### SOURCE EXTRACT

__________________________________________________

# Width of Bachmann N scale track



## Snugskate9 (Jun 21, 2018)

I am looking to use some Bachmann N scale track for something other than an actual layout. I need something about .875 (7/8) inches wide. Can someone tell me the width of a straight piece? The height would be nice to.


----------



## Fire21 (Mar 9, 2014)

I found this about N-scale track...it talks about rail height, but that doesn't include the tie thickness.

https://en.wikipedia.org/wiki/N_scale

A straight piece of Atlas N-scale track measures just about 5/8 inch wide, end of tie to end of tie.


----------



## Snugskate9 (Jun 21, 2018)

Thanks for the info, but I am still interested in the width of Bachmann track. I am looking to use Bachmann track as Hobby Lobby sells it and I can use a 40% off coupon to get one package with 30 inches of track. I am going to use it for miniature wargaming. I have a pre-printed vinyl mat I use for the game. It is a desert setting and has buildings and a 32 inch long rail line on it. I made buildings and other features for it, but still need a rail line. I thought Bachmann N scale would work well.

Here is a photo of the mat at Amazon. I didn't pay anywhere close to this price! 
https://www.amazon.com/Gale-Force-Benghazi-Game-Board/dp/B074MM9HQR/ref=sr_1_8?ie=UTF8&qid=1529765667&sr=8-8&keywords=gale+force+nine+tanks+mat

I used to post here a few years ago as Zeus-cat, but my login info didn't work and I couldn't recover my password so I just created a new account.


----------



## Fire21 (Mar 9, 2014)

I would bet that Bachmann track would be nearly identical to other brands as far as size. Unless you're talking about the EZ Track, which has the plastic roadbed molded onto the ties. I cannot help you in that case since I don't use EZ Track. Maybe someone else will see this post and can help you further Good luck! :smilie_daumenpos:.


----------



## Snugskate9 (Jun 21, 2018)

I am looking for the width of the EZ track. I will stop by Hobby Lobby on Tuesday and see if they have any. It is a bit of a drive, but I will be near enough on Tuesday as I have a meeting that evening that will put me close to a Hobby Lobby. Thanks anyway.


----------



## bewhole (Dec 31, 2016)

upside down across the plastic is 1". is that the one you are looking for??


----------



## Snugskate9 (Jun 21, 2018)

bewhole said:


> upside down across the plastic is 1". is that the one you are looking for??


That's it! Thank you. A little wide, but better too wide than too narrow for my purposes.


----------



## Snugskate9 (Jun 21, 2018)

So I took a few photos of the mat and the buildings I have. I think some track will really finish this off nicely.

The Germans dug in at El Kabong waiting for the British attack from the south. The dragon's teeth will really slow them down! A Tiger, 2 Stugs, and 2 Mark III's waiting to defend the village.









But the Brits have swung around and are attacking from the east!









A Stuart, 2 Crusaders, 3 Grants and a Bishop ready to fight for King and country!


----------

__________________________________________________

### ASSIGNMENT
Reproduce the thread above on Bachmann N scale track width word for word, starting at the words "I used to post" and stopping after "Good luck! :smilie_daumenpos:.".

__________________________________________________

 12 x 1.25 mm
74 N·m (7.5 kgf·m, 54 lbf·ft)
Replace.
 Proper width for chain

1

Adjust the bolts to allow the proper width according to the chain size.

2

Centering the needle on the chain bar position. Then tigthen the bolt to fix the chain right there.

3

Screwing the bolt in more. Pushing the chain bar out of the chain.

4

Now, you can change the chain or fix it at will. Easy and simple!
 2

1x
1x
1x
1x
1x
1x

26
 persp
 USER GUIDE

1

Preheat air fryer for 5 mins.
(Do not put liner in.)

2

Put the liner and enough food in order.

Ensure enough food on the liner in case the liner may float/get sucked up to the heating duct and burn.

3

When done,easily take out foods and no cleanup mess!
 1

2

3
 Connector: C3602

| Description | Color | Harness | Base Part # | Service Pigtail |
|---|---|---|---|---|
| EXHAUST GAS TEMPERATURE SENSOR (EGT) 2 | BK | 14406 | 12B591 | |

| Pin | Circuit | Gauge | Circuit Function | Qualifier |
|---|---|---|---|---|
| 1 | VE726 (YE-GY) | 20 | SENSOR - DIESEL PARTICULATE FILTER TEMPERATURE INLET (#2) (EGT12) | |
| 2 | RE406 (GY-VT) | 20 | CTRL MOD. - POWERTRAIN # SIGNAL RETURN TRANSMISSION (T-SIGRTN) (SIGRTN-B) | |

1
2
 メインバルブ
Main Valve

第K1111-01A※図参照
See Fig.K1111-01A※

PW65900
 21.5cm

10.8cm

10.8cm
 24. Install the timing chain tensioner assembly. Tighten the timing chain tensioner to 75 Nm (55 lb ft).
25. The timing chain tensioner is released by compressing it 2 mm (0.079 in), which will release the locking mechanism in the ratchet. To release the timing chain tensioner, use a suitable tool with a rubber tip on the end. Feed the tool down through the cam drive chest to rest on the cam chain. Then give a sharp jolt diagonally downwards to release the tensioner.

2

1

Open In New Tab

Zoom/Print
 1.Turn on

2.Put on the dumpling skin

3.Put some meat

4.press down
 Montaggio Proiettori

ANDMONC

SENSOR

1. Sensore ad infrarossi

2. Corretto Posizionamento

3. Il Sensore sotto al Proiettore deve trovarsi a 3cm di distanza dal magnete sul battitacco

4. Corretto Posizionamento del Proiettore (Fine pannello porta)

__________________________________________________

### RESPONSE TO THIS TASK
I used to post here a few years ago as Zeus-cat, but my login info didn't work and I couldn't recover my password so I just created a new account.


----------



## Fire21 (Mar 9, 2014)

I would bet that Bachmann track would be nearly identical to other brands as far as size. Unless you're talking about the EZ Track, which has the plastic roadbed molded onto the ties. I cannot help you in that case since I don't use EZ Track. Maybe someone else will see this post and can help you further Good luck! :smilie_daumenpos:.